(Stored entries)
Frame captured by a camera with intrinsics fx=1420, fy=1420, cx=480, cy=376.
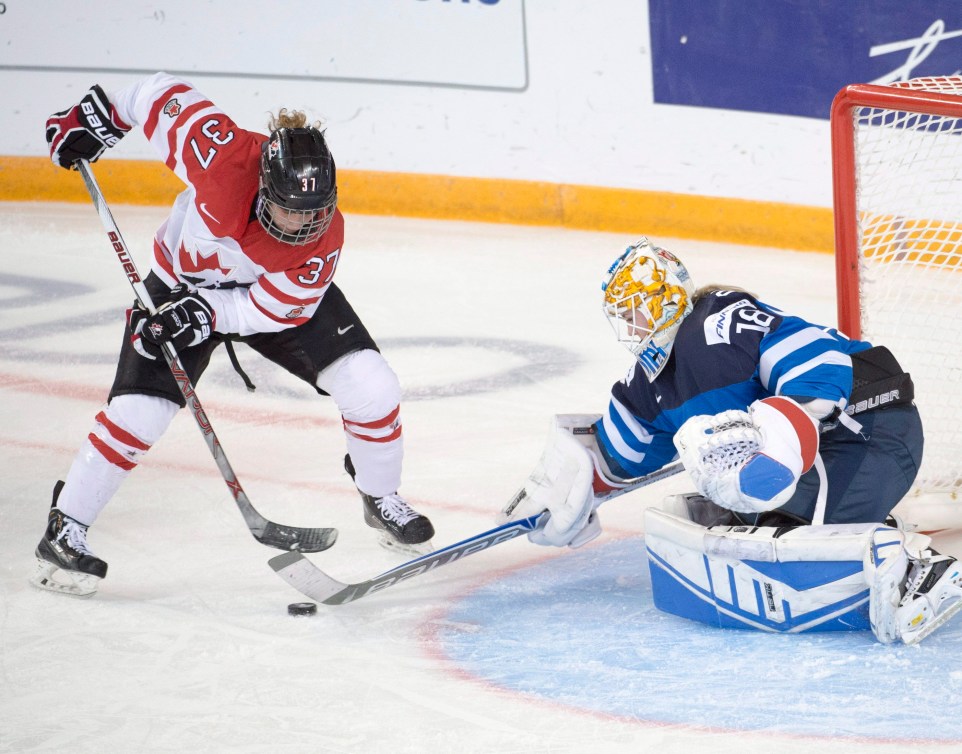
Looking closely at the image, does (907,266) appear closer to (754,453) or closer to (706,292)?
(706,292)

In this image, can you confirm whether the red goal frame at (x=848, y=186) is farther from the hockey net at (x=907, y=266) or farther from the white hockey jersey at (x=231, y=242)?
the white hockey jersey at (x=231, y=242)

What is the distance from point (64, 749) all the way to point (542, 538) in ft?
3.40

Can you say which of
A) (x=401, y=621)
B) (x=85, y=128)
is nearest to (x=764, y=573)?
(x=401, y=621)

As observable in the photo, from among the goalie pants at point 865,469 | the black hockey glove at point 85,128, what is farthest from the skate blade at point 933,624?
the black hockey glove at point 85,128

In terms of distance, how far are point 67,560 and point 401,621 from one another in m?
0.67

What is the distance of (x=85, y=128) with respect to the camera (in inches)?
117

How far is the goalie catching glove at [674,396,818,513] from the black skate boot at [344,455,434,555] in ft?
2.81

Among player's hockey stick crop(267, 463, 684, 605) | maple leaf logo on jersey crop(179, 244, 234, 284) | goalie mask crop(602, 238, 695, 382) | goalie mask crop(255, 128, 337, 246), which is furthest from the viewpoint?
maple leaf logo on jersey crop(179, 244, 234, 284)

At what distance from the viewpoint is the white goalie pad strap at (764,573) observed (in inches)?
92.6

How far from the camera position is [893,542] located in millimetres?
2309

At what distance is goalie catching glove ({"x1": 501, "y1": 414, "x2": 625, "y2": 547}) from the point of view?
2.73m

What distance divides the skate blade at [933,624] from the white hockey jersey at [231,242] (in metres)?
1.26

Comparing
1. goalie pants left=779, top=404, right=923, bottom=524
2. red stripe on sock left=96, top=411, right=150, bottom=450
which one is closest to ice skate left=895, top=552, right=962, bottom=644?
goalie pants left=779, top=404, right=923, bottom=524

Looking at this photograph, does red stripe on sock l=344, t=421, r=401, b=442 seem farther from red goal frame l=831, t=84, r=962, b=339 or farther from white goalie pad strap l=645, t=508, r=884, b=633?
red goal frame l=831, t=84, r=962, b=339
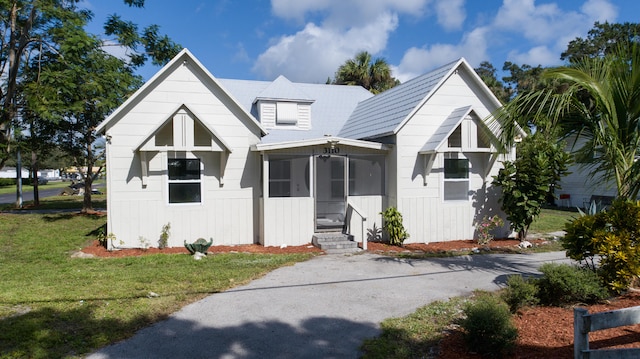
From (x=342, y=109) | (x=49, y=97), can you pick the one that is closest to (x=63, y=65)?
(x=49, y=97)

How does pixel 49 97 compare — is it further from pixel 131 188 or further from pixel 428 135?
pixel 428 135

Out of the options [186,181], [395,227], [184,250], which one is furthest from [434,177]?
[184,250]

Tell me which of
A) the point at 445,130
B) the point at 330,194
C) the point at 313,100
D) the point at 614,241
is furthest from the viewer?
the point at 313,100

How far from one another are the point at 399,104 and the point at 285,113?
5.10 m

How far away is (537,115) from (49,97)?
1410 cm

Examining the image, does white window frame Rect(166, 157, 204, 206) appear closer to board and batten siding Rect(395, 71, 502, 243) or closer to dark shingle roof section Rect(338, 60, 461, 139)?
dark shingle roof section Rect(338, 60, 461, 139)

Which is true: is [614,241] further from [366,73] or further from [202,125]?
[366,73]

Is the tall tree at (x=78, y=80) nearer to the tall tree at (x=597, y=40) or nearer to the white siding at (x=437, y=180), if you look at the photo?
the white siding at (x=437, y=180)

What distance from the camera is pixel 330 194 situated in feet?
46.3

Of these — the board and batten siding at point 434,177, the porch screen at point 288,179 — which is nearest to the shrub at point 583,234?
the board and batten siding at point 434,177

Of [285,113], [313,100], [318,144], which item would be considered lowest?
[318,144]

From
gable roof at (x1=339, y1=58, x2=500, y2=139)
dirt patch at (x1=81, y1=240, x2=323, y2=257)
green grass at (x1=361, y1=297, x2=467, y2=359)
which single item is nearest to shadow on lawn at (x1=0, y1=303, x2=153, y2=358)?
green grass at (x1=361, y1=297, x2=467, y2=359)

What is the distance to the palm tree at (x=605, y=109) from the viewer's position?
6.39 meters

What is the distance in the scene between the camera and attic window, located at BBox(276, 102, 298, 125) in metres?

§ **Short problem**:
Return the full material word for word. Do not include the pictures.

§ **Exercise output**:
Frame captured by a camera with intrinsics fx=1420, fy=1420, cx=480, cy=376.
Looking closely at the image, does (907,266) appear closer to (754,453) or closer to (706,292)?
(706,292)

In this image, can you confirm whether the red goal frame at (x=848, y=186) is farther from the hockey net at (x=907, y=266) or farther from the white hockey jersey at (x=231, y=242)?
the white hockey jersey at (x=231, y=242)

What is the distance from point (64, 749) all the way to point (542, 538) in ft?
3.40

Can you say which of
A) (x=401, y=621)
B) (x=85, y=128)
is nearest to (x=764, y=573)?
(x=401, y=621)

As observable in the photo, from among the goalie pants at point 865,469 | the black hockey glove at point 85,128, what is farthest from the skate blade at point 933,624?
the black hockey glove at point 85,128

In terms of distance, how far are point 67,560 and point 401,621 from one another in m?
0.67

What is the distance of (x=85, y=128) with respect to the camera (in inches)?
117

How far is the goalie catching glove at [674,396,818,513] from the black skate boot at [344,455,434,555] in ft?
2.81

Among player's hockey stick crop(267, 463, 684, 605) | maple leaf logo on jersey crop(179, 244, 234, 284) | goalie mask crop(602, 238, 695, 382) | goalie mask crop(255, 128, 337, 246), which is furthest from the viewpoint?
maple leaf logo on jersey crop(179, 244, 234, 284)

At what distance from the viewpoint is the white goalie pad strap at (764,573) observed (in inches)?
92.6

How far from the camera position is [893,542] located in millimetres?
2309

At what distance is goalie catching glove ({"x1": 501, "y1": 414, "x2": 625, "y2": 547}) from the point of view?
2.73m

What distance divides the skate blade at [933,624] from the white hockey jersey at [231,242] (in metres)?
1.26

Comparing
1. goalie pants left=779, top=404, right=923, bottom=524
2. red stripe on sock left=96, top=411, right=150, bottom=450
which one is closest to ice skate left=895, top=552, right=962, bottom=644?
goalie pants left=779, top=404, right=923, bottom=524

Looking at this photograph, does red stripe on sock l=344, t=421, r=401, b=442 seem farther from red goal frame l=831, t=84, r=962, b=339 or farther from white goalie pad strap l=645, t=508, r=884, b=633?
red goal frame l=831, t=84, r=962, b=339
From (x=342, y=109) | (x=49, y=97), can you pick the one that is closest to (x=63, y=65)?
(x=49, y=97)

How does pixel 49 97 compare — is it further from pixel 131 188 or further from pixel 428 135?
pixel 428 135

Out of the options [186,181], [395,227], [184,250], which one is furthest from [434,177]?
[184,250]

Tell me which of
A) the point at 445,130
B) the point at 330,194
C) the point at 313,100
D) the point at 614,241
is furthest from the viewer?
the point at 313,100

How far from one another are the point at 399,104 and the point at 285,113?
5.10 m

How far away is (537,115) from (49,97)?
1410 cm

Examining the image, does white window frame Rect(166, 157, 204, 206) appear closer to board and batten siding Rect(395, 71, 502, 243) or closer to dark shingle roof section Rect(338, 60, 461, 139)?
dark shingle roof section Rect(338, 60, 461, 139)

Which is true: is [614,241] further from [366,73] or further from [202,125]?
[366,73]

Is the tall tree at (x=78, y=80) nearer to the tall tree at (x=597, y=40) or nearer to the white siding at (x=437, y=180), if you look at the photo?
the white siding at (x=437, y=180)

What distance from the camera is pixel 330 194 situated in feet?
46.3

Of these — the board and batten siding at point 434,177, the porch screen at point 288,179 — which is nearest to the shrub at point 583,234?
the board and batten siding at point 434,177

Of [285,113], [313,100], [318,144], which item would be considered lowest?
[318,144]

From
gable roof at (x1=339, y1=58, x2=500, y2=139)
dirt patch at (x1=81, y1=240, x2=323, y2=257)
green grass at (x1=361, y1=297, x2=467, y2=359)
which single item is nearest to shadow on lawn at (x1=0, y1=303, x2=153, y2=358)?
green grass at (x1=361, y1=297, x2=467, y2=359)

What is the distance to the palm tree at (x=605, y=109) from the viewer's position?
6.39 meters

What is the distance in the scene between the camera and attic window, located at BBox(276, 102, 298, 125) in metres?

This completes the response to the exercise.